Hello, dear friend, you can consult us at any time if you have any questions, add WeChat: daixieit

2022-2023 COURSEWORK

PART II (Second, Third and Final Year)

MANAGEMENT SCIENCE

MSCI 212 Statistical Methods for Business

WRITTEN COURSEWORK ASSIGNMENT

Question 1 [Worth 50% of the marks]

As in Workshop 2, use <Transform><Random Number Generators> to set your unique starting point for the SPSS random number generator. For this coursework question use the last four digits of your library card (i.e., your Student ID number) PLUS 1, i.e. if your library card ends‘4321’type in‘4322’, and if your library card ends‘4329’type in‘4330’. Record these four digits at the top of your answer. Your final mark will be penalised if you use a different starting point than the one based on your library card, unless you have permission to do so from the module convenor.

An online article is being prepared on big budget movies.  You have been asked to support the article by providing statistical analyses. You have been provided with data from a random sample of 150 movies from the top 500 movies as measured by production budget.

The SPSS data file‘MovieStats.sav’contains the following data for the top 500 movies as measured by production budget:

•  title – Title of the movie;

•  production cost Estimated cost of production in $;

• worldwide gross – Worldwide gross theatrical revenues in $;

•  opening weekend – US/Canada opening weekend revenues in $;

•  mpaa – Motion Picture Association film ratings, link here;

•  mpa num Re-coded film ratings (0 = NA (Not Available), 1 = G, 2 = PG, 3 = PG-13, 4 = R, 5 = Unrated);

•  genre Genre of movie;

•  genre num Re-coded genres (0 = NA, 1 = Action, 2 = Adventure, 3 = Comedy, 4 = Other (Drama/Thriller/Horror/Musical/Western);

•  theaters  Number of US/Canada opening weekend theaters showing the movie;

•  runtime – Duration of the movie (in minutes);

•  year year of release.

Note that, two versions of the categorical data, mpaa and genre, have been provided. The original categories and aggregated categories re-coded into numerical values.  They represent the same variables, but the re-coded version may be more useful in some charts that you may wish to use.

Draw your random sample of size 150 from this population and investigate your sample using SPSS. If your sample contains potential data anomalies you need to decide how to use (or not use) these data and report any steps you take regarding them.

a)  In no more than 8 pages describe the main features of the movies in your sample, as if reporting to the writers of the article. You should include the main features of individual vari- ables and of the relationships between them.
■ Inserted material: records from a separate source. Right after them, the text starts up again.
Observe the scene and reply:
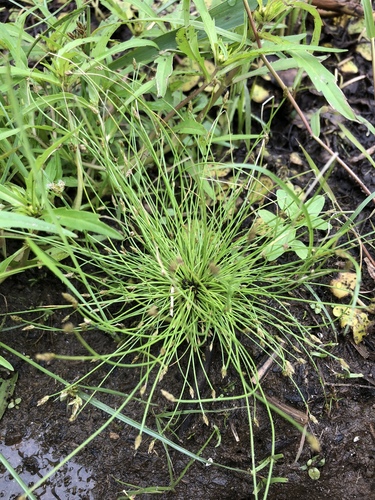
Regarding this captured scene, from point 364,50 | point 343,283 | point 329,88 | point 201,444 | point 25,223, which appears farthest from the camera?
point 364,50

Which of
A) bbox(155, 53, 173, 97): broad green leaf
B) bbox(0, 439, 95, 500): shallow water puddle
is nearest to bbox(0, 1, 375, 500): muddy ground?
bbox(0, 439, 95, 500): shallow water puddle

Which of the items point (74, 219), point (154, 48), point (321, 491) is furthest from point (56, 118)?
point (321, 491)

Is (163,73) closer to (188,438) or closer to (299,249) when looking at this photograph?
(299,249)

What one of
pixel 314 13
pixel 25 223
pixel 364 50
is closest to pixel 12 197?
pixel 25 223

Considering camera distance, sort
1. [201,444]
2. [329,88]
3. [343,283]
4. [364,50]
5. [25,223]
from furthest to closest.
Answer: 1. [364,50]
2. [343,283]
3. [201,444]
4. [329,88]
5. [25,223]

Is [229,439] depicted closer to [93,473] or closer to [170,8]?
[93,473]

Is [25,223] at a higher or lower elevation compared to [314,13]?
lower
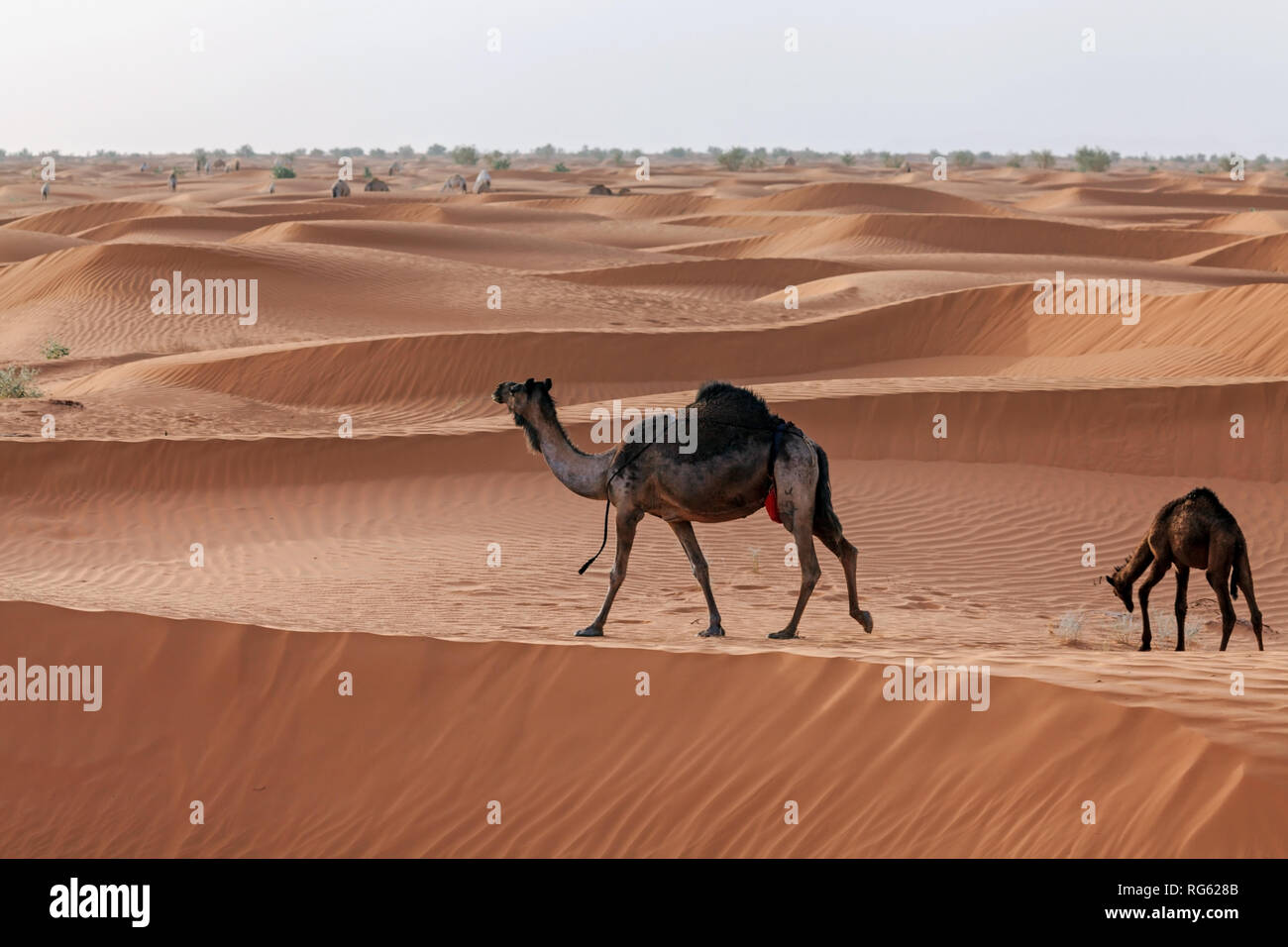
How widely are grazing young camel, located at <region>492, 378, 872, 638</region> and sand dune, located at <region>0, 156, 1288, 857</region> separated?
0.71 meters

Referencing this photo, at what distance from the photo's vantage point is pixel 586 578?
13922 mm

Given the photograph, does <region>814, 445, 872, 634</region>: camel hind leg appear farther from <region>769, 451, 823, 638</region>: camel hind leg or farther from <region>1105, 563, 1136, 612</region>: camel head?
<region>1105, 563, 1136, 612</region>: camel head

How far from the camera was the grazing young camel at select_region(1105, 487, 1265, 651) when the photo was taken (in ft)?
36.2

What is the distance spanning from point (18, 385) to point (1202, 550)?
55.8 feet

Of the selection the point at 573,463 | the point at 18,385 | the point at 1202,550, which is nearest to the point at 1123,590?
the point at 1202,550

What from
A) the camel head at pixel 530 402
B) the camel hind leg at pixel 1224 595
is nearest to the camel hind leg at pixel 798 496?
the camel head at pixel 530 402

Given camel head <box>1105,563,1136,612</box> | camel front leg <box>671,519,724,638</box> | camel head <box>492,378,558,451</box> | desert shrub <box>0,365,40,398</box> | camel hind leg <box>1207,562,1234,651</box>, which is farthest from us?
desert shrub <box>0,365,40,398</box>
You may include SPSS numerical and graphical output and/or you may quote values from your SPSS output. (The clarity and content of your report are both important). [Worth about 80% of the marks for Q1]

b)  Without looking at the full data set, suggest which of the patterns/features noted in your sample (of 150) are also likely to be true of the full population of 500 movies. [No more than

2 pages. Worth about 20% of the marks for Q1]
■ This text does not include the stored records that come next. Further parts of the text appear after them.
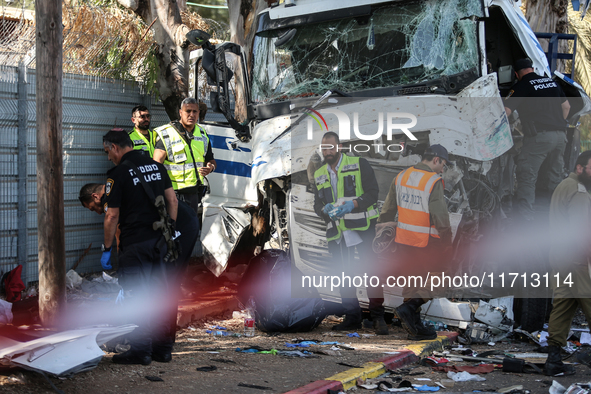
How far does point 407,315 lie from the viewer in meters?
6.14

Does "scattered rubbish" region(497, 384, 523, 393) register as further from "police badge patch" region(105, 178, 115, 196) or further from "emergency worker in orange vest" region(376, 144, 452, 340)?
"police badge patch" region(105, 178, 115, 196)

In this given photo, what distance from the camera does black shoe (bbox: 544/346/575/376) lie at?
532 centimetres

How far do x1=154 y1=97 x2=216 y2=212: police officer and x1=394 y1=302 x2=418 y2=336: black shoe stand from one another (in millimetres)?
2765

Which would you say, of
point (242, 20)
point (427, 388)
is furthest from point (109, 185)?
point (242, 20)

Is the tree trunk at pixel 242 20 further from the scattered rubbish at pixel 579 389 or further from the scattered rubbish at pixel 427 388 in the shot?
the scattered rubbish at pixel 579 389

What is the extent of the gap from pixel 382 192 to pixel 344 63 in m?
1.61

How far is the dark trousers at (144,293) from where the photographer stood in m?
4.90

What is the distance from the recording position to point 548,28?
13188mm

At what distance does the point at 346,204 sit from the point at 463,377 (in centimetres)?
187

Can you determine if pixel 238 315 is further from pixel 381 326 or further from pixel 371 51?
pixel 371 51

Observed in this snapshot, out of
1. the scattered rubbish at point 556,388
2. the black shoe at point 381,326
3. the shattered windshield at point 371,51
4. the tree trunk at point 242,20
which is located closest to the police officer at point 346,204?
the black shoe at point 381,326

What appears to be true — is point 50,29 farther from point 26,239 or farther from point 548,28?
point 548,28

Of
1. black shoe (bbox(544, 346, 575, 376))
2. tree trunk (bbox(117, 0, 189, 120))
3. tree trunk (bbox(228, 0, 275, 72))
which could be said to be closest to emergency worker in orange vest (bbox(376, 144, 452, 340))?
black shoe (bbox(544, 346, 575, 376))

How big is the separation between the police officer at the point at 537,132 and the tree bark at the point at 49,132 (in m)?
4.36
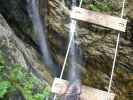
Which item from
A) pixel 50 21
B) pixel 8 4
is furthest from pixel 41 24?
pixel 8 4

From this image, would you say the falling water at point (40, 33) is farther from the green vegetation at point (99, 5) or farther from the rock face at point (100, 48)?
the green vegetation at point (99, 5)

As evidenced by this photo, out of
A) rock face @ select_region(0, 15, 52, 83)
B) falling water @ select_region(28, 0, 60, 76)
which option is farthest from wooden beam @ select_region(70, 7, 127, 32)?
falling water @ select_region(28, 0, 60, 76)

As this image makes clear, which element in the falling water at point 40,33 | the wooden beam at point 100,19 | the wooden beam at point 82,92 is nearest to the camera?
the wooden beam at point 82,92

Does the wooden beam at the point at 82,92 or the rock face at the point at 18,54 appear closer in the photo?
the wooden beam at the point at 82,92

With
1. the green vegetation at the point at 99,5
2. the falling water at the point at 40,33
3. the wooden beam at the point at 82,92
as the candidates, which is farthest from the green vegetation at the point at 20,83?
the green vegetation at the point at 99,5

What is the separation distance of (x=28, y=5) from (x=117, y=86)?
2080 millimetres

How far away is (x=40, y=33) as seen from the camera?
5535 mm

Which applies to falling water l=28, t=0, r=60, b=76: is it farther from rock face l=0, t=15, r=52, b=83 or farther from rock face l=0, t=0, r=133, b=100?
rock face l=0, t=15, r=52, b=83

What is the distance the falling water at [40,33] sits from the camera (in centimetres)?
547

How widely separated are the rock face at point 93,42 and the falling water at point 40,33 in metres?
0.09

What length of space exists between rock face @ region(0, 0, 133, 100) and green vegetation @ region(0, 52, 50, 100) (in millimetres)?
834

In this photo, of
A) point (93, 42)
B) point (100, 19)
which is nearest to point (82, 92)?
point (100, 19)

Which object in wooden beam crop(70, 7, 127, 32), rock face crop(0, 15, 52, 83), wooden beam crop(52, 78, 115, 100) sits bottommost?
wooden beam crop(52, 78, 115, 100)

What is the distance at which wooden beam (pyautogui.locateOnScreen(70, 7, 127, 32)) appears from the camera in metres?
4.09
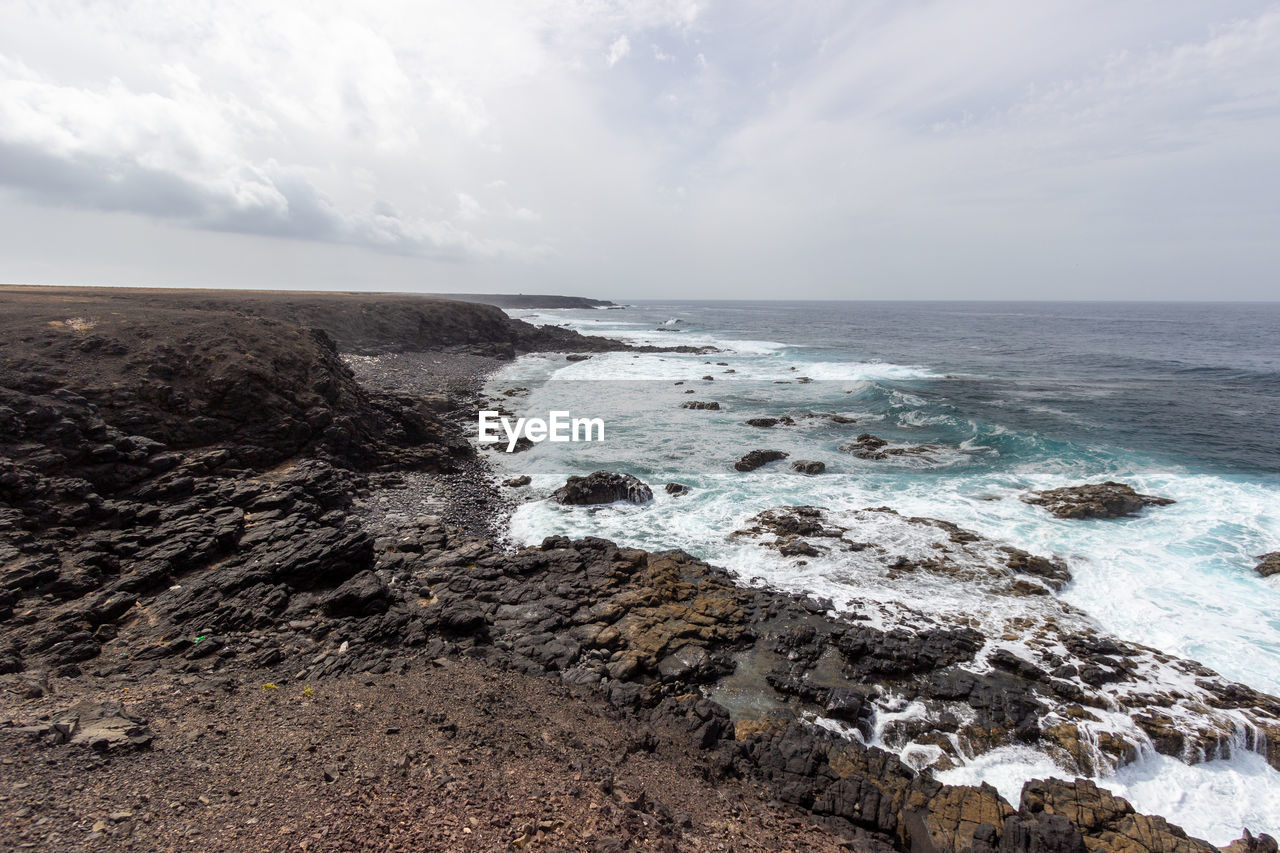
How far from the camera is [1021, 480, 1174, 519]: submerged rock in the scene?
19.3m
Data source: Kaggle, link here.

Question 2 [Worth 50% of the marks]

You should include key parts of your SPSS output in your answer. You must explain your answer clearly and you are limited to a maximum of 10 pages.

The famous CEO of Seoul Rental Bike has hired you as an external consultant to evaluate factors, e.g., weather indicators, such as temperature, humidity, wind, etc., that affect the demand for the total number of rented bikes.  Specifically, he has asked you to develop a regression model that shows the important factors of the rental demand and can predict the demand under his weather scenarios.  He has provided the data to analyse.  It contains 353 days of data from 2017 to 2018 (Source: http://data.seoul.go.kr/, see file SeoulRentalBike.sav). The data description is as follows.

•  TotRent – Total number of bike rentals eacch day

•  Temp – Average temperature (in degrees Celsius C)

•  Hum – Average humidity (%)

•  Wind Average wind speed (metres per second, m/s)

•  Visib Average visibility (in metres, m). Maximum visibility recorded is 2000m.

•  Dew – Average dew point temperature each day, this is an alternative measure of humidity (in degrees Celsius  C)

•  Solar Average solar radiation (in mega joules per metre squared, MJ/m2 )

•  Rain – Total rainfall (in millimetres, mm)

•  Snow Total snowfall (in centimetres, cm)

a)  Carry out a preliminary analysis of the data using scatterplots, correlations, or anything else you think appropriate to demonstrate the relationship between the total number of bike rentals each day and all explanatory variables, and any relationships between explanatory variables. Report your preliminary findings. [Worth about 20% of the marks for Q2]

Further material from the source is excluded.